Joaquim Jorge afirma ao Expresso que manifestou a sua opinião em carta dirigida a Pedro Passos Coelho, em final de maio, antes de Bragança Fernandes, líder do PSD do Porto, ter “feito tábua rasa da aprovação da Comissão Política e proposto um sufrágio cobarde e instrumentalizado do plenário da concelhia”.
O candidato, que esteve aprovado após ter sido votado três vezes, mas que acabou chumbado por esmagadora maioria em plenário, vai reproduzir no livro a missiva endereçada ao líder do PSD, onde, diz, lançou o alerta da luta do aparelho que mina o PSD e inibe a sua regeneração e abertura.
Afirma que Passos Coelho lhe respondeu por telefone, não revela o teor da conversa, embora ainda equacione se um dia não levantará um pouco o véu. “Tenho grande estima por ele e sei que é recíproco. Quando esteve no Clube dos Pensadores, até profetizei que iria ser primeiro-ministro – e foi”, recorda.
Apesar de não economizar nas críticas a Bragança Fernandes – “faz o que lhe mandam” -, o alvo predileto da ira de Joaquim Jorge é Marco António Costa, a quem dá os parabéns pela forma “sonsa” como boicotou o seu nome, sem nunca se comprometer.
“Esta luta foi pelo poder na concelhia de Matosinhos, mas também pela sucessão no partido. Marco António é uma pessoa muito ambiciosa: primeiro vai tentar ser líder parlamentar e depois vai tentar ser líder do PSD. Para isso, tem de colocar pessoas da sua confiança em lugares chave.
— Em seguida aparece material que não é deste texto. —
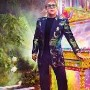 Americastix.com has tickets for all Elton John farewell concert tickets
Os elogios públicos a Passos Coelho não passam de faits-divers”, escreve, concluindo sarcasticamente que Marco António “é muito bom” para se manter tantos anos no PSD, “a dominar e sem haver ninguém que lhe faça frente”.
O Expresso tentou contactar o vice-presidente do PSD, que há cerca de um mês afirmou num encontro autárquico, no Porto, que “a novela de Matosinhos” devia ser resolvida, sem se ter manifestado contra o nome de Joaquim Jorge.
A falsa partida a Matosinhos nas eleições de 1 de outubro não fará, contudo, Joaquim Jorge desistir de um dia protagonizar uma candidatura totalmente independente com os cidadãos que o queiram: “Quem sabe em Matosinhos, onde vi uma grande onda de entusiasmo em torno do meu nome.”
Após meses de impasse, a Distrital do PSD Porto acabou por escolher como candidato o médico e militante social-democrata Jorge Magalhães, ex-vereador da Câmara de Matosinhos no mandato de 1997/2001.
A apresentação do livro estará a cargo de José António Barbosa e Ernesto Páscoa, líder da concelhia do PS, também aprovado pela Comissão Política local mas impedido de se candidatar pela Distrital do Porto, presidida por Manuel Pizarro, que avocou o processo autárquico em Matosinhos para apoiar a deputada Luísa Salgueiro.